## START Records provided
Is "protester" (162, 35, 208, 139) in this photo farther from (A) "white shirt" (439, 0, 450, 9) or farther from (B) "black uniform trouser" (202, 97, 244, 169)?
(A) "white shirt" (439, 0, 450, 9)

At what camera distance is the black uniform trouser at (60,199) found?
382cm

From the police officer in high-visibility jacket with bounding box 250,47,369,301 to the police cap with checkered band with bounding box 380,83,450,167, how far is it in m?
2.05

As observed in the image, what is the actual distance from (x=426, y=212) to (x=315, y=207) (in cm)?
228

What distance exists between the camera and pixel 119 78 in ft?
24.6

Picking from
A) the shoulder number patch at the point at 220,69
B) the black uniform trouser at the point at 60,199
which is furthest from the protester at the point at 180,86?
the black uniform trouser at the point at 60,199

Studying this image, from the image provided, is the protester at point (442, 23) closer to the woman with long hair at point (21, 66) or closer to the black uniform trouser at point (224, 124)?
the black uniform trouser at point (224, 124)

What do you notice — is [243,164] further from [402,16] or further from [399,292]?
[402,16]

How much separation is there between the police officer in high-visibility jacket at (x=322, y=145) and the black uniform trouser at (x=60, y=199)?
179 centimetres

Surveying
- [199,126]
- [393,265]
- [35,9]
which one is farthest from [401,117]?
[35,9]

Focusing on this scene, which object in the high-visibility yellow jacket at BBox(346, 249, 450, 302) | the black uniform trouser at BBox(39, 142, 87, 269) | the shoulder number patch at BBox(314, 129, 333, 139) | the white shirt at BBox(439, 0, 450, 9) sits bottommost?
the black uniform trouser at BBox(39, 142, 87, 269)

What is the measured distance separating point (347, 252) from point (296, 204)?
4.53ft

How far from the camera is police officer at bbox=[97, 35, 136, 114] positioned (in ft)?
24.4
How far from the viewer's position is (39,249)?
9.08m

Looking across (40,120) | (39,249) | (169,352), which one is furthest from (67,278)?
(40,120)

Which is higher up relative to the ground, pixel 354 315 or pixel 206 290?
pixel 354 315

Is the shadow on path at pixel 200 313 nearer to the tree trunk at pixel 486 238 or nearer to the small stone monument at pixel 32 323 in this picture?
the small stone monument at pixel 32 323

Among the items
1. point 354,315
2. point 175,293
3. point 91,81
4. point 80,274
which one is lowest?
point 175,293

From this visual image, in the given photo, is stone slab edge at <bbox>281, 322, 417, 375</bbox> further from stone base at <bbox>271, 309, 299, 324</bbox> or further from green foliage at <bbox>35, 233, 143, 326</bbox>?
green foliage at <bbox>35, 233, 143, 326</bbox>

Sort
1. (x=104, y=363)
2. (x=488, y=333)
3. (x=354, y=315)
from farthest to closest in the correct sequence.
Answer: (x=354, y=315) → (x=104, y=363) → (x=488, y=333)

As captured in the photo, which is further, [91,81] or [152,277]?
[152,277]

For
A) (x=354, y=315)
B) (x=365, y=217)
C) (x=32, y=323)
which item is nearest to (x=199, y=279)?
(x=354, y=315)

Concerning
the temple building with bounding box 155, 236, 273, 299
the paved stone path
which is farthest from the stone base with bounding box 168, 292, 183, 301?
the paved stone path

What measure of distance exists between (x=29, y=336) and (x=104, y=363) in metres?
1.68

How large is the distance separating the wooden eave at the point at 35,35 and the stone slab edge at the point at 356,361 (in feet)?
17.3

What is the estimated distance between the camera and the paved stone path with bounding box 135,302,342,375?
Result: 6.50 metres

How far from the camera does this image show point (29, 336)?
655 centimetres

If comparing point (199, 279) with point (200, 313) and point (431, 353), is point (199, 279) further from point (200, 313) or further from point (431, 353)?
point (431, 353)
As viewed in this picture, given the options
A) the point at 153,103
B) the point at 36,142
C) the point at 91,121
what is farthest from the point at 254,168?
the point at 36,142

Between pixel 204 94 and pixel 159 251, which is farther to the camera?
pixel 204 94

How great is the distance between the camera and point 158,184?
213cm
## END Records provided
- Stated goal -
Repeat all of the data above, changing every "police officer in high-visibility jacket" to "officer in yellow vest" and leaving everything else as it is.

- The solution -
Is "protester" (162, 35, 208, 139) in this photo farther from (A) "white shirt" (439, 0, 450, 9) or farther from (B) "black uniform trouser" (202, 97, 244, 169)?
(A) "white shirt" (439, 0, 450, 9)

At what camera distance is the black uniform trouser at (60,199) found?
382cm

From the officer in yellow vest with bounding box 250,47,369,301 to the police cap with checkered band with bounding box 380,83,450,167, how far is it in m?
2.05

As observed in the image, what is the actual distance from (x=426, y=212) to (x=315, y=207) (in cm)?
228

What distance exists between the camera and pixel 119 78 in ft?
24.6

Picking from
A) the shoulder number patch at the point at 220,69
B) the black uniform trouser at the point at 60,199
which is furthest from the protester at the point at 180,86?
the black uniform trouser at the point at 60,199

Studying this image, from the image provided, is the protester at point (442, 23) closer to the woman with long hair at point (21, 66) or closer to the black uniform trouser at point (224, 124)?
the black uniform trouser at point (224, 124)

What do you notice — is [243,164] further from [402,16] or further from [399,292]?
[402,16]

How much separation is there between the officer in yellow vest at (x=322, y=145) and the black uniform trouser at (x=60, y=199)?
179 centimetres

Surveying
- [199,126]
- [393,265]
- [35,9]
which one is farthest from [401,117]?
[35,9]

Focusing on this scene, which object in the high-visibility yellow jacket at BBox(346, 249, 450, 302) | the black uniform trouser at BBox(39, 142, 87, 269) | the shoulder number patch at BBox(314, 129, 333, 139) | the white shirt at BBox(439, 0, 450, 9) sits bottommost?
the black uniform trouser at BBox(39, 142, 87, 269)

What is the measured distance separating point (347, 252) from point (296, 204)?
4.53ft

How far from the camera is police officer at bbox=[97, 35, 136, 114] positioned (in ft)?
24.4
How far from the viewer's position is (39,249)?
9.08m

Looking across (40,120) | (39,249) | (169,352), which one is furthest from (67,278)?
(40,120)

Which is higher up relative to the ground, pixel 354 315 or pixel 206 290?
pixel 354 315

Is the shadow on path at pixel 200 313 nearer to the tree trunk at pixel 486 238 or nearer to the small stone monument at pixel 32 323 in this picture?
the small stone monument at pixel 32 323

Among the items
1. point 354,315
2. point 175,293
3. point 91,81
4. point 80,274
which one is lowest?
point 175,293

From this visual image, in the given photo, is stone slab edge at <bbox>281, 322, 417, 375</bbox> further from stone base at <bbox>271, 309, 299, 324</bbox> or further from green foliage at <bbox>35, 233, 143, 326</bbox>?
green foliage at <bbox>35, 233, 143, 326</bbox>

Sort
1. (x=104, y=363)
2. (x=488, y=333)
3. (x=354, y=315)
from farthest to closest in the correct sequence.
Answer: (x=354, y=315) → (x=104, y=363) → (x=488, y=333)

As captured in the photo, which is further, [91,81] or [152,277]?
[152,277]

For
A) (x=354, y=315)
B) (x=365, y=217)
C) (x=32, y=323)
which item is nearest to (x=199, y=279)?
(x=354, y=315)

Concerning
the temple building with bounding box 155, 236, 273, 299
the paved stone path
which is farthest from the stone base with bounding box 168, 292, 183, 301?
the paved stone path

What measure of distance exists between (x=29, y=336) and (x=104, y=363) in metres?
1.68

How large is the distance separating the wooden eave at the point at 35,35 and the stone slab edge at the point at 356,361 (in feet)?
17.3

What is the estimated distance between the camera and the paved stone path with bounding box 135,302,342,375?
Result: 6.50 metres

How far from the camera does this image show point (29, 336)?
655 centimetres

If comparing point (199, 279) with point (200, 313) and point (431, 353), is point (199, 279) further from point (200, 313) or further from point (431, 353)?
point (431, 353)
As viewed in this picture, given the options
A) the point at 153,103
B) the point at 36,142
C) the point at 91,121
what is farthest from the point at 254,168?
the point at 36,142

Between pixel 204 94 and pixel 159 251, which is farther to the camera?
pixel 204 94

How great is the distance between the camera and point 158,184?
213cm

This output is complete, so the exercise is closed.